12. Children's Privacy


Our services are not directed at individuals under the age of 18. We do not knowingly collect personal data from children. If we become aware that we have collected personal data from a child without appropriate parental consent, we will take steps to delete that information promptly.


13. Data Security


We implement comprehensive technical and organizational measures to protect your personal data, including:

  1. Encryption of data in transit (TLS/SSL) and at rest
  2. Role-based access controls and multi-factor authentication
  3. Regular security assessments, penetration testing, and vulnerability scanning
  4. Employee security awareness training
  5. Incident response and data breach notification procedures
  6. Secure software development practices


14. Changes to This Privacy Policy


We may update this Privacy Policy from time to time to reflect changes in our practices, technologies, legal requirements, or other factors. We will notify you of any material changes by posting the updated policy on our website and updating the "Last Updated" date.
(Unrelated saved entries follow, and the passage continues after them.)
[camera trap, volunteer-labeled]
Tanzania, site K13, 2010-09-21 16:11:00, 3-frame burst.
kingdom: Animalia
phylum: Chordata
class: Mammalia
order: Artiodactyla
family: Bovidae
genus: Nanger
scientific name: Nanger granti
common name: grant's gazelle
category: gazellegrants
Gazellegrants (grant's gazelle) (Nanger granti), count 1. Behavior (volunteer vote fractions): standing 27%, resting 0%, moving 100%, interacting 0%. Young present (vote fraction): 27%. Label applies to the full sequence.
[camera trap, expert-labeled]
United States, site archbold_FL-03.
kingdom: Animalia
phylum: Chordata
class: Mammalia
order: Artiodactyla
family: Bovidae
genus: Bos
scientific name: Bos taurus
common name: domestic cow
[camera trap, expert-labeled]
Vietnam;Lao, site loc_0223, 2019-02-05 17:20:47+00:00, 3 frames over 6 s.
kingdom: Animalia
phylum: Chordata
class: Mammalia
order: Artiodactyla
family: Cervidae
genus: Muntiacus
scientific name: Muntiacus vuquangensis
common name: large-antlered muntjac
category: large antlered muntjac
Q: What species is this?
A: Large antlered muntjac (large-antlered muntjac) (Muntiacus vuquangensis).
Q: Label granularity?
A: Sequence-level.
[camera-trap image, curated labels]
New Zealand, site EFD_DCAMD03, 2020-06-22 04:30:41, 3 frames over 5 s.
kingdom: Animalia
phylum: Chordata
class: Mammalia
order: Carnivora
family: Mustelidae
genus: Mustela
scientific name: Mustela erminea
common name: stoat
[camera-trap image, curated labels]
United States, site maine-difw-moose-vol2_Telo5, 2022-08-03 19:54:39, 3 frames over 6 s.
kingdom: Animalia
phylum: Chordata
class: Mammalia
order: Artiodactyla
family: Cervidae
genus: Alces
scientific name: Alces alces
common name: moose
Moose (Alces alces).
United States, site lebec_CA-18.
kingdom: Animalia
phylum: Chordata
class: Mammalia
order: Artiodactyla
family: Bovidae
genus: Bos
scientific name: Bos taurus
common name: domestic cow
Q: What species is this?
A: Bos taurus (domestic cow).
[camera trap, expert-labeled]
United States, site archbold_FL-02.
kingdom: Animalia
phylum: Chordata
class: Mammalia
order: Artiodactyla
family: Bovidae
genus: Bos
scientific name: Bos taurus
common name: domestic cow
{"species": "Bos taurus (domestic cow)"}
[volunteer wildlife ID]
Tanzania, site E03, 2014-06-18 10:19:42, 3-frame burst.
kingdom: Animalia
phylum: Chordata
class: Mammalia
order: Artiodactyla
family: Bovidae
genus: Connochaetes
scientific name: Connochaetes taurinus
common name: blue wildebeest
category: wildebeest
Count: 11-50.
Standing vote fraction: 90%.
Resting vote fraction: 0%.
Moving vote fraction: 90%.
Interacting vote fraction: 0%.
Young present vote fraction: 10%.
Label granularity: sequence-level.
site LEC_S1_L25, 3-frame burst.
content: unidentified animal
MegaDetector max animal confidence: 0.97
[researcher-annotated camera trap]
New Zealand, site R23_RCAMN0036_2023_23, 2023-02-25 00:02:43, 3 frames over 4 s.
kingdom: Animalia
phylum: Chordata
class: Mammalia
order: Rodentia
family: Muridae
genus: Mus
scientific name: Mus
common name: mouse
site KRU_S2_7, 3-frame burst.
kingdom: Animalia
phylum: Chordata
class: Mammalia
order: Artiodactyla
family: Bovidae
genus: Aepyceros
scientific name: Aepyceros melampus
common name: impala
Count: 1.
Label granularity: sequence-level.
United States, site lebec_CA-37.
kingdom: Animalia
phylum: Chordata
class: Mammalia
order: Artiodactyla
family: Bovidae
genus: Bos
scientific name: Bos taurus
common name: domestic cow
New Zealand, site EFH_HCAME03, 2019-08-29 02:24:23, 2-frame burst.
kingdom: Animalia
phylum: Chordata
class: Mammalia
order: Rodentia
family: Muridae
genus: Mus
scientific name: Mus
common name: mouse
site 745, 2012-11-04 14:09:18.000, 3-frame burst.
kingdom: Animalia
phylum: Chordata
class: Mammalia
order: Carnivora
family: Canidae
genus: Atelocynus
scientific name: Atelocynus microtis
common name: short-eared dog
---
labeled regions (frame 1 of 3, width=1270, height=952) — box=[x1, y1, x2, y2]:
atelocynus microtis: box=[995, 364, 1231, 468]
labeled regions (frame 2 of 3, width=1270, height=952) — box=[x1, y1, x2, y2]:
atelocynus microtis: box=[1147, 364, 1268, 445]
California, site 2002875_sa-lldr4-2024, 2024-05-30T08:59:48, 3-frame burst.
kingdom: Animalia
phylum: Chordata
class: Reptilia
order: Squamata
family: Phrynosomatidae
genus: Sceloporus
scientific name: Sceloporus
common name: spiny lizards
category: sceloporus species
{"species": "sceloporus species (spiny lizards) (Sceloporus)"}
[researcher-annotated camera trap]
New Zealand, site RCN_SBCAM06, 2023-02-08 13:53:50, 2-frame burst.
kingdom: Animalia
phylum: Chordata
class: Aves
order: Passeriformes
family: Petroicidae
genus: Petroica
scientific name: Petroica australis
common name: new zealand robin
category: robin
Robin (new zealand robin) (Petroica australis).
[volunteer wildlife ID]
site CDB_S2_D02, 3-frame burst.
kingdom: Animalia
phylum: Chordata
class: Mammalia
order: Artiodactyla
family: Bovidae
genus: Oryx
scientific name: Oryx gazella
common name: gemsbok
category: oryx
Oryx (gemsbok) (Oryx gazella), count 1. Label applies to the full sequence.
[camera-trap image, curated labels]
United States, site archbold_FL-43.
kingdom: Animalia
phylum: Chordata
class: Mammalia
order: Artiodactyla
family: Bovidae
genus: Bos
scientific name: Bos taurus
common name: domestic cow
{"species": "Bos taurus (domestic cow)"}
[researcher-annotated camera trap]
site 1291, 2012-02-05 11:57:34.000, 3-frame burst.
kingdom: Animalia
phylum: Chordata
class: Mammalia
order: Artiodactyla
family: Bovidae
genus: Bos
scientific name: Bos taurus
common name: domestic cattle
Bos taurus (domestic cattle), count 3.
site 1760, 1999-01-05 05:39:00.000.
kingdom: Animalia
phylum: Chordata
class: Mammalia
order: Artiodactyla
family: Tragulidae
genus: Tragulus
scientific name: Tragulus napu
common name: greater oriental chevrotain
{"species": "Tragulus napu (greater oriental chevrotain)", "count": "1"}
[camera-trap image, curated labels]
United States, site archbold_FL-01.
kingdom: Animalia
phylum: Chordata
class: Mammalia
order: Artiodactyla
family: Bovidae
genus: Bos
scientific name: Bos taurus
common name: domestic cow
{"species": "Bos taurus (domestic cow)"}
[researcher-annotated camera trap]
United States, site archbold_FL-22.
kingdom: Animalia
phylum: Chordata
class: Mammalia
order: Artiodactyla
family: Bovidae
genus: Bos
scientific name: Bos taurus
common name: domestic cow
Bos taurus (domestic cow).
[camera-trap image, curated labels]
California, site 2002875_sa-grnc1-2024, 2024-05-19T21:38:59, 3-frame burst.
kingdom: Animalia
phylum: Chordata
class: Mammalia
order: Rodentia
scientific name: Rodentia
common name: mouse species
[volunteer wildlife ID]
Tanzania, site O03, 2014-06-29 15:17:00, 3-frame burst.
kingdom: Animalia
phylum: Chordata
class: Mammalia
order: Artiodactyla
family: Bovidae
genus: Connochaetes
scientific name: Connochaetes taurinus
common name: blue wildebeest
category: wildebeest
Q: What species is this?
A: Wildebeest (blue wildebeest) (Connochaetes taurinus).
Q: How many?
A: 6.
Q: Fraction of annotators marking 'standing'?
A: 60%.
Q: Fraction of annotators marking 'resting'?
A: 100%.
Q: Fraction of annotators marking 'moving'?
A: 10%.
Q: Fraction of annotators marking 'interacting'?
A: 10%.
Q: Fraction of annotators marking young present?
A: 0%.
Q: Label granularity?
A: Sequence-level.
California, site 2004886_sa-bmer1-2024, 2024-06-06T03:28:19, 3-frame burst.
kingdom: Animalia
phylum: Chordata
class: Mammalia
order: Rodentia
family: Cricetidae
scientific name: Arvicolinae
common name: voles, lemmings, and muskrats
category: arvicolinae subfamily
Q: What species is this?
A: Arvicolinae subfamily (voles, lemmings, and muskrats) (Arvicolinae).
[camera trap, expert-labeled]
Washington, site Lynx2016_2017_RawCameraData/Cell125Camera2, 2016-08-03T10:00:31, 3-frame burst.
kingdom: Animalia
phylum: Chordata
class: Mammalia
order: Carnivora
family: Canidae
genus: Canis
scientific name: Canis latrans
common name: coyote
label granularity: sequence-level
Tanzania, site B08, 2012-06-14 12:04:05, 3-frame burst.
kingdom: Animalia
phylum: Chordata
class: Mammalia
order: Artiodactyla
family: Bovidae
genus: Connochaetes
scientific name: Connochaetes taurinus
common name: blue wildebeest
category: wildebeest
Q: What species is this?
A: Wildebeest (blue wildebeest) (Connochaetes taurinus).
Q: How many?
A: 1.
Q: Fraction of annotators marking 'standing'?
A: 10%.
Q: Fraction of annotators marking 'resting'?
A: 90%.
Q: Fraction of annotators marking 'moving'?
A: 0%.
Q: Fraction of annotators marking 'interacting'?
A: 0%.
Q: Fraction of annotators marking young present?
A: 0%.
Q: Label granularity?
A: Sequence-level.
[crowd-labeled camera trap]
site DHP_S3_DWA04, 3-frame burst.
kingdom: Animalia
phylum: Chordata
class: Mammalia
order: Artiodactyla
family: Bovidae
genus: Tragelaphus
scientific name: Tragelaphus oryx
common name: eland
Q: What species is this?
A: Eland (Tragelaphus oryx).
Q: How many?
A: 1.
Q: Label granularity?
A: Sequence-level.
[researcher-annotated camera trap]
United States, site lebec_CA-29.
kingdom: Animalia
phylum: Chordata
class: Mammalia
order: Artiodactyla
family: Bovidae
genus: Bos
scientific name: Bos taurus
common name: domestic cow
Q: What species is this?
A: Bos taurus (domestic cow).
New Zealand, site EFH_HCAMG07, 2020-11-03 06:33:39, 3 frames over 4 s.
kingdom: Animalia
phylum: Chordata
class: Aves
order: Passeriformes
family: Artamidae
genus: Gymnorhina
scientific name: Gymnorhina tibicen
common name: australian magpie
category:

For significant changes, we may also notify you via email or through our platforms.


15. Regulatory References


This Privacy Policy is designed to comply with:

  1. UU PDP: Undang-Undang Nomor 27 Tahun 2022 tentang Perlindungan Data Pribadi (Indonesia's Personal Data Protection Law)
  2. GDPR: EU General Data Protection Regulation (Regulation 2016/679), applicable when processing personal data of EU/EEA residents
  3. PP 71/2019: Peraturan Pemerintah tentang Penyelenggaraan Sistem dan Transaksi Elektronik


For detailed information on our compliance with specific regulations, please refer to our GDPR Compliance Documentation and UU PDP Compliance pages.


16. Contact Us


If you have any questions about this Privacy Policy, wish to exercise your data rights, or have concerns regarding the handling of your personal data, please contact us:


  1. General Inquiries: divistant.com/contact-us
  2. Data Protection Officer: divistant.com/contact-us
  3. Company: PT Divistant Teknologi Indonesia, Jakarta, Indonesia


Thank you for trusting Divistant with your personal data.